My Fears of Braking Bad
by Bruce • November 17, 2017 • LifeStuff • 0 Comments
It’s an odd anxiety.
It was probably exacerbated by the story about that actor guy it happened to a few years back.
For whatever reason, I often drive somewhere, park, and then get out of my truck and begin to walk away- and then I have to turn around and look and make sure the vehicle is not following me.
I am not absolutely sure where the idea originally came from, or why, but it pops up fairly frequently.
I walk away from my truck, and it tries to run me over.
I suppose it is in part because I question my brain at times, and the reliability of my memory.
The truck has a standard transmission, so whenever I quit driving it, I am responsible for setting its parking brake. And I do. I have followed the same unconscious routine thousands of times. I park the truck. I turn off the ignition. I set the parking brake.
I have missed the routine a few times though- and maybe that’s the reason for my fear.
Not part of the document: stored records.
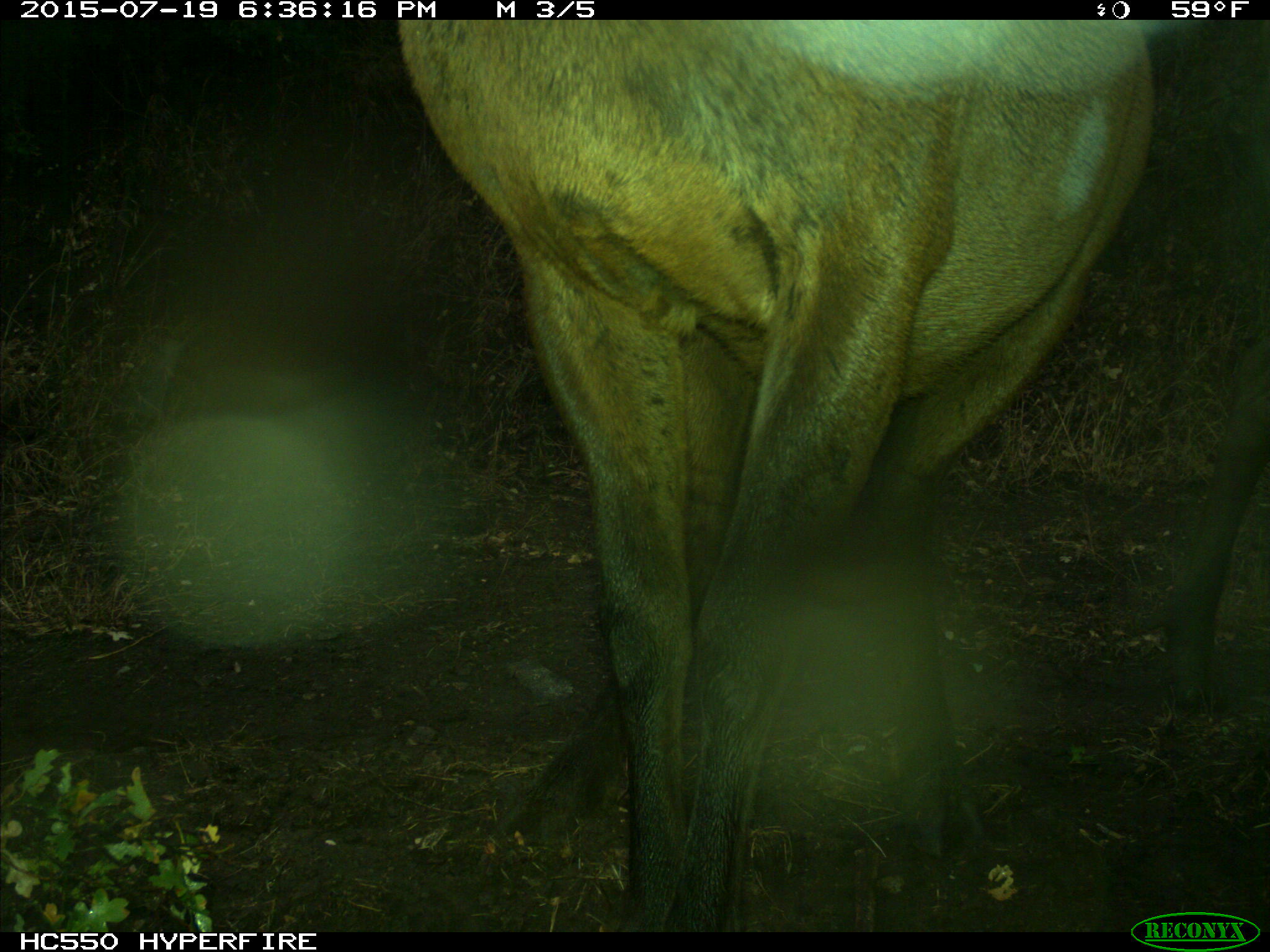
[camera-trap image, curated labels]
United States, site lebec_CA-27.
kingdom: Animalia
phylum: Chordata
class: Mammalia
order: Artiodactyla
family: Cervidae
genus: Cervus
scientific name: Cervus canadensis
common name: elk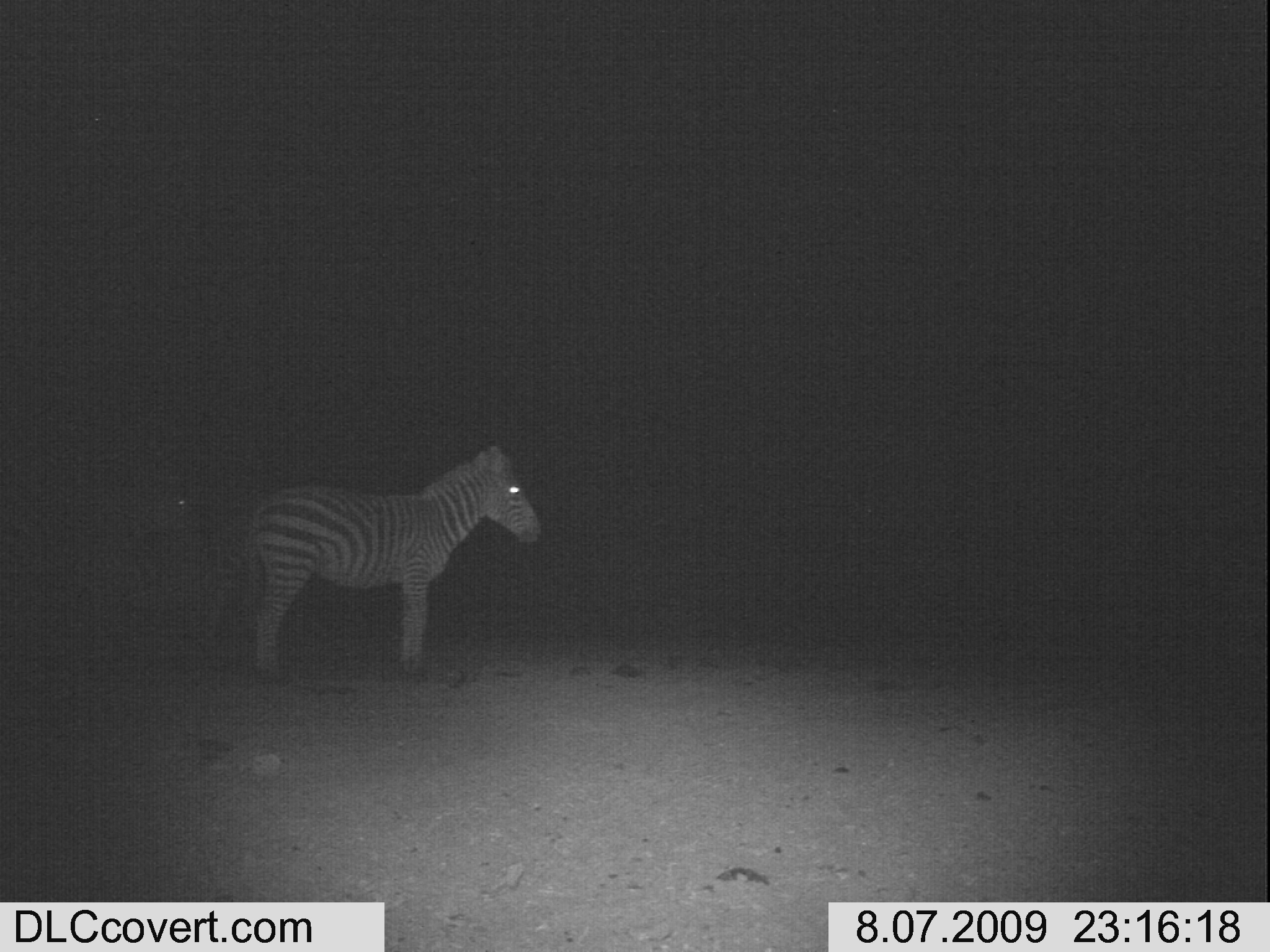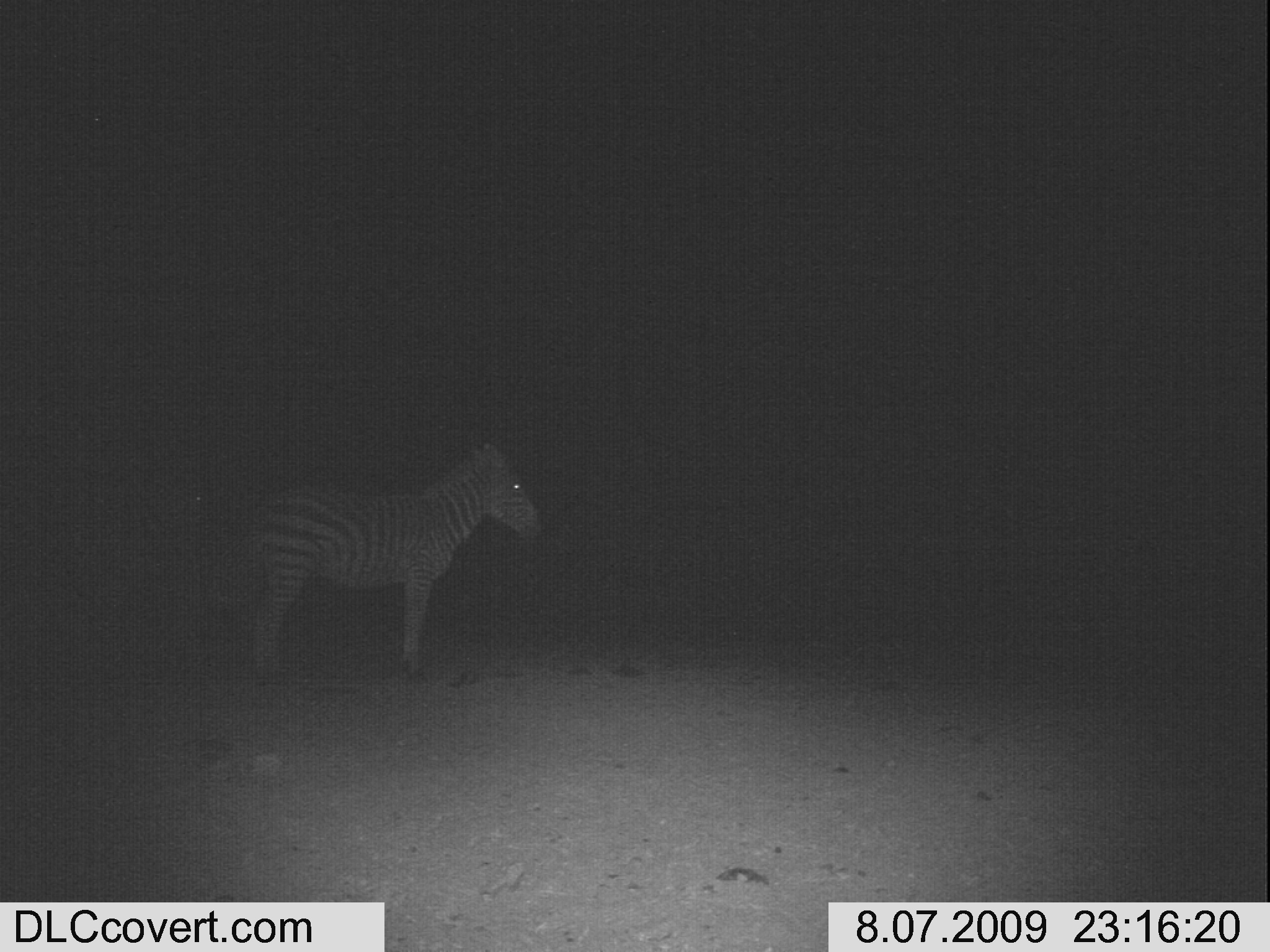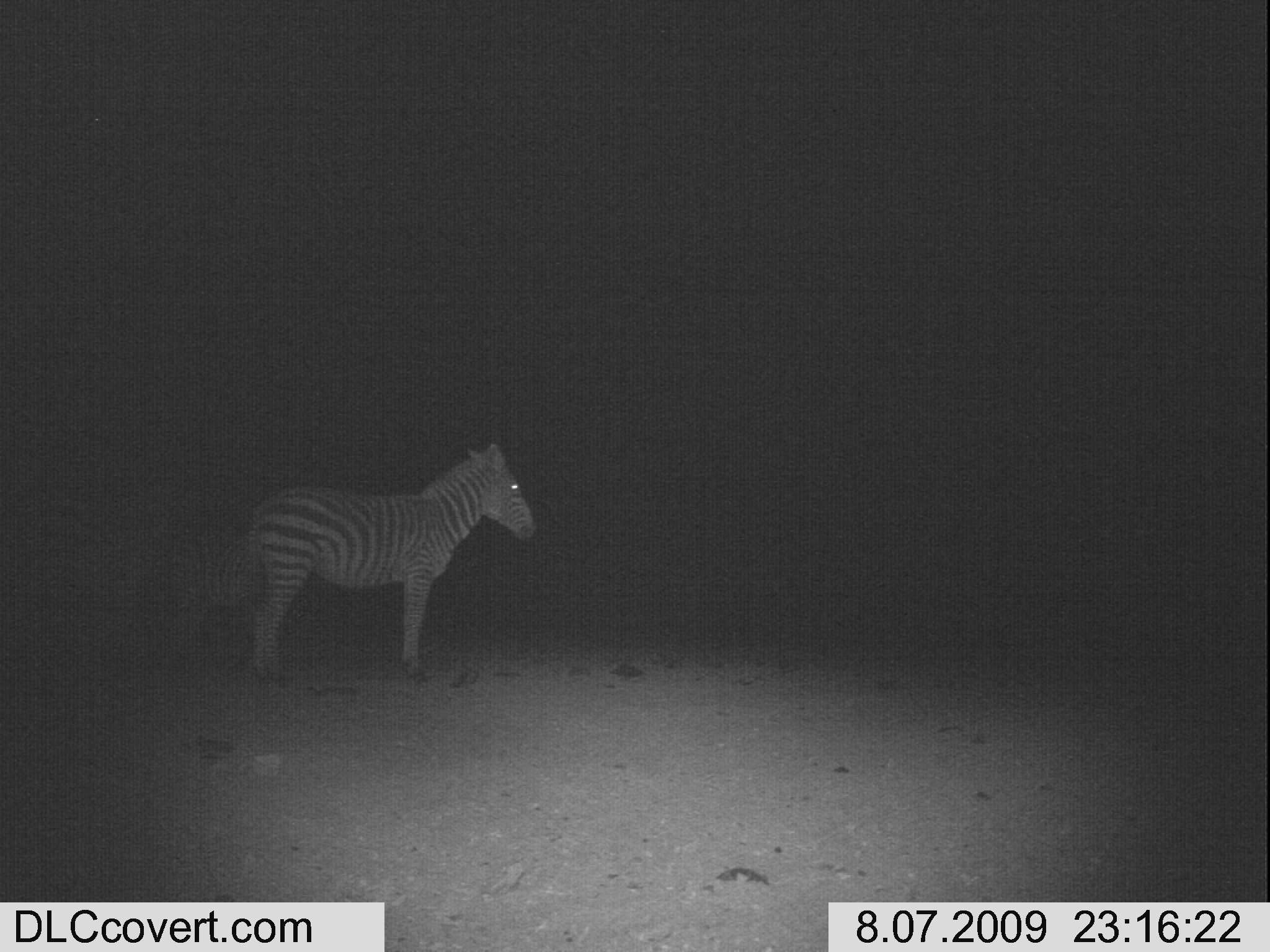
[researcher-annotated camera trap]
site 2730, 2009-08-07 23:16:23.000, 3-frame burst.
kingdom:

I’ve come out to the truck after being in the office or in a store and climbed in and reached out to release the parking brake, only to discover I did not set it.
Yes, we are on level ground most of the time.
But I’ve done it.
I have had one experience where my failure to brake did create a crazy moment.
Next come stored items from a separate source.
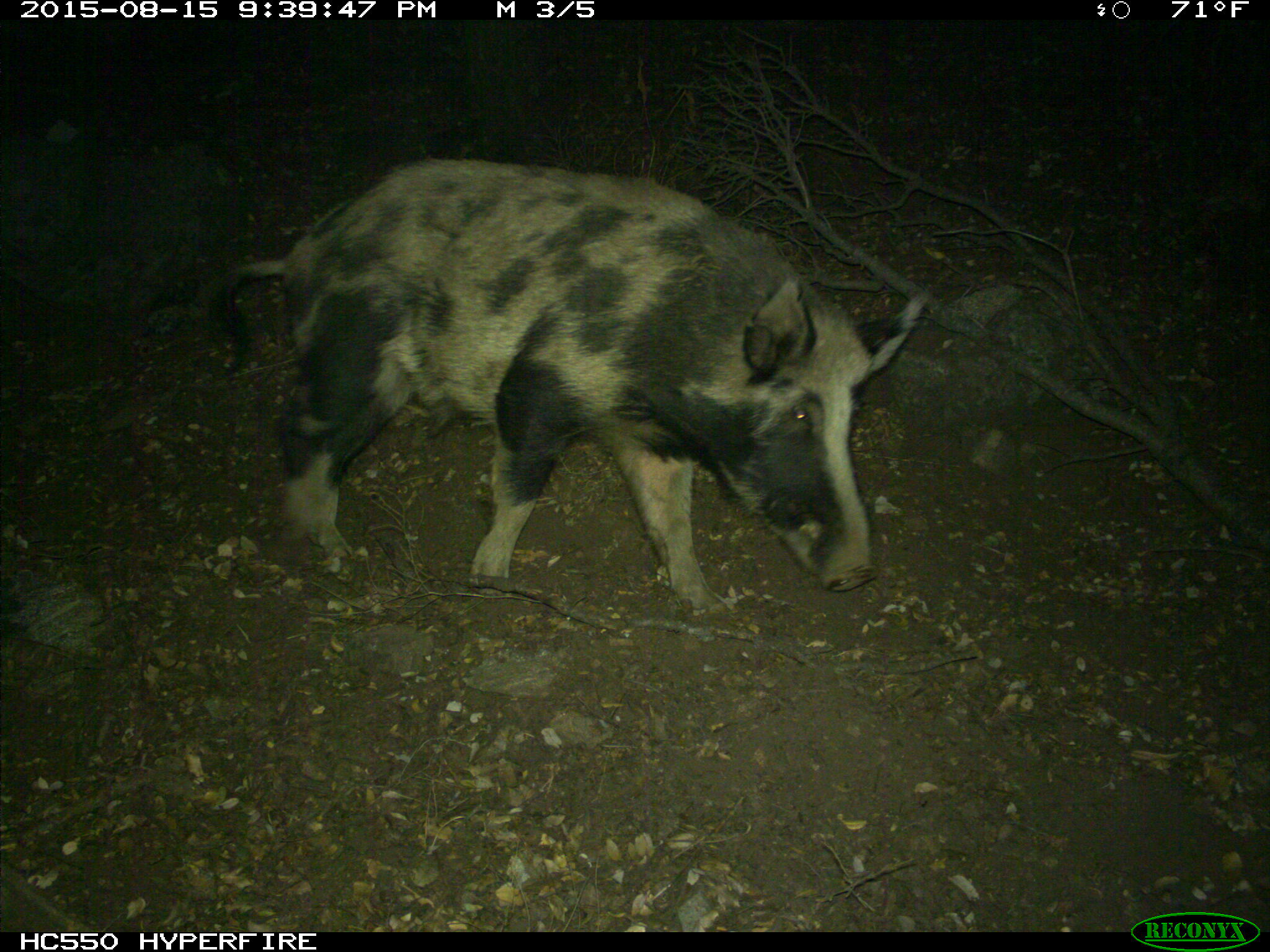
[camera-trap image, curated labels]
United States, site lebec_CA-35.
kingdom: Animalia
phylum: Chordata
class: Mammalia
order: Artiodactyla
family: Suidae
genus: Sus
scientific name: Sus scrofa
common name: wild boar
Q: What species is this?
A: Sus scrofa (wild boar).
It happened one weekend evening back in the early 90’s. I was at seminary at the time, and adjacent to the two dorm buildings that sat end to end on one side of campus was a large open gravel parking lot. It’s where we dorm residents parked.
I had run to the store to pick up a few items, and I returned back on campus near 6 PM. I pulled into a space and grabbed my bag of groceries and opened the door and climbed out of the vehicle and closed the door and began walking towards my dorm. And then I hear the quiet sound of grinding gravel behind me, as if a car was coasting into the lot behind me. I turned around to see what was up, and then I realized what was happening.
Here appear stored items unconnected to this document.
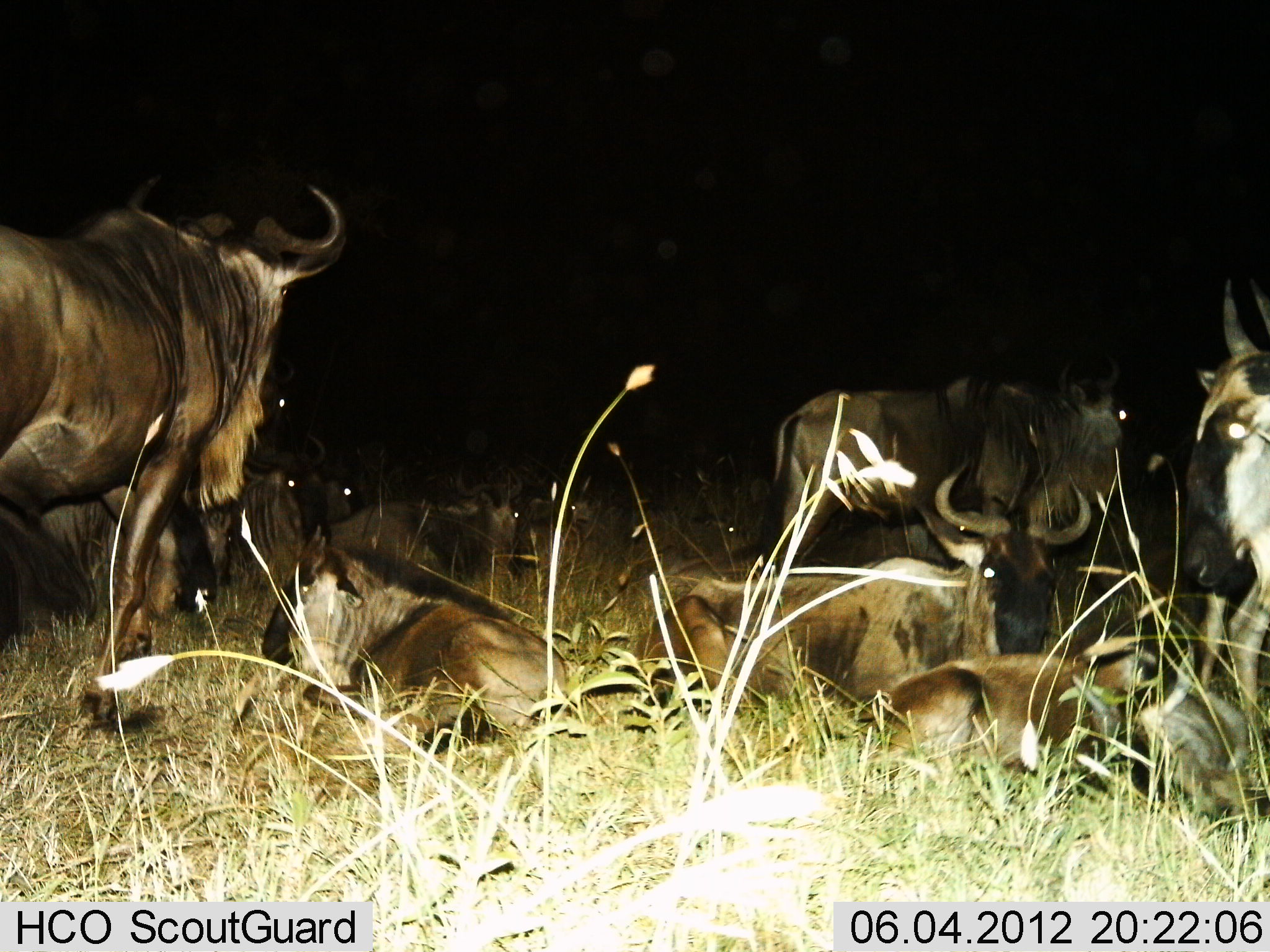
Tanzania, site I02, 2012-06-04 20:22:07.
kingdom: Animalia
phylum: Chordata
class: Mammalia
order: Artiodactyla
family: Bovidae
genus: Connochaetes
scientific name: Connochaetes taurinus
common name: blue wildebeest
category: wildebeest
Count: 11-50.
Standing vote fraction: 70%.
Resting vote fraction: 100%.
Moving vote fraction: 10%.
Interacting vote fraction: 10%.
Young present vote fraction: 20%.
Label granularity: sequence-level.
The coasting car was my truck, rolling backwards out of its space.
Picking up speed.
And I was too far away from it to do anything quickly.
I watched in terror.
Fortunately, I had pulled into the parking space in a turn, and the truck’s front wheels were locked aiming to the right.
And, fortunately, the lot was, at this time on a Sunday evening, empty.
And, fortunately, the lot was pretty much a big empty field.
I watched my truck pick up speed as it retreated backwards and veered into a wide arc to the right. The lot dipped into a slight decline behind it, which means it would also provide opposition when the vehicle completed half a circle.
And after picking up sizable speed on the wide arc, I stood and watched as it then rolled backward into the incline, headed up the shallow rise, and was stopped by gravity, probably 100 feet from where I had parked it.
My heart racing, I ran over and climbed into it and drove it back to the spot I had originally put it in.
And made sure I set the emergency brake three times.
In reality, for me, that is probably where the anxiety started. How I ended up in an empty lot where my vehicle could not strike another car, well- perhaps that is providence. If I had left my steering set straight, my creeping car could have rolled off the lot and down a steep hillside into a ravine and some trees.
I was lucky.
Anyways, that is my story about how I came to fear being ran over by my truck.
And that’s why, whenever I park and get out of my truck, I often look back, just to make sure it’s not coming after me.
I often look back to make sure I am not braking bad.